**Assignment**.
Show every line of the records below that contains the word "oarc".

**Source information**.

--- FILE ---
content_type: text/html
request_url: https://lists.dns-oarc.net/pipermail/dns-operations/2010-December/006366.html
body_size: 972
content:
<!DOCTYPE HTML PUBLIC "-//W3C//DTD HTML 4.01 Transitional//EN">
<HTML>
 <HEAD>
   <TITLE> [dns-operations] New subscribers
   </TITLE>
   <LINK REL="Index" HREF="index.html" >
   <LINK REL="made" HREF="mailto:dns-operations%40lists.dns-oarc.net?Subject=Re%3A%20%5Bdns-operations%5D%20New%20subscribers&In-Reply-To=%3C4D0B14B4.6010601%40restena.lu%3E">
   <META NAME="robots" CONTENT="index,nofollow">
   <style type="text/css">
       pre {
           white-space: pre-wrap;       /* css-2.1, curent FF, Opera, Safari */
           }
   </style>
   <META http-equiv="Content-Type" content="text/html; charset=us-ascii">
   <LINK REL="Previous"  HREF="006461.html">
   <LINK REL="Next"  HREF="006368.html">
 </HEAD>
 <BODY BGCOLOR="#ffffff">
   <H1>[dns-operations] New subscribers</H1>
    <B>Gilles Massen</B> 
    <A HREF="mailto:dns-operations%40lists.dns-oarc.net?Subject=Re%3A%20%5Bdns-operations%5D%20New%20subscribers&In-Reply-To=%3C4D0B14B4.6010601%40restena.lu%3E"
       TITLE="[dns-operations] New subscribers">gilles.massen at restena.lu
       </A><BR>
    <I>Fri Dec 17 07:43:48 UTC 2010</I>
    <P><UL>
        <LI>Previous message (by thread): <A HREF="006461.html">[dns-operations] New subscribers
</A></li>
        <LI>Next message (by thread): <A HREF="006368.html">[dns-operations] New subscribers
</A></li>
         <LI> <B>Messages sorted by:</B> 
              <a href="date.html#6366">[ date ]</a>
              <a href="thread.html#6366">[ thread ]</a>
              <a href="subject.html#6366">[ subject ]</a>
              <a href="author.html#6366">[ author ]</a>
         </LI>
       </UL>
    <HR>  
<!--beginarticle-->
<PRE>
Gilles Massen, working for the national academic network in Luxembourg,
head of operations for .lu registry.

**Completed exercise**.
request_url: https://lists.dns-oarc.net/pipermail/dns-operations/2010-December/006366.html
   <LINK REL="made" HREF="mailto:dns-operations%40lists.dns-oarc.net?Subject=Re%3A%20%5Bdns-operations%5D%20New%20subscribers&In-Reply-To=%3C4D0B14B4.6010601%40restena.lu%3E">
    <A HREF="mailto:dns-operations%40lists.dns-oarc.net?Subject=Re%3A%20%5Bdns-operations%5D%20New%20subscribers&In-Reply-To=%3C4D0B14B4.6010601%40restena.lu%3E"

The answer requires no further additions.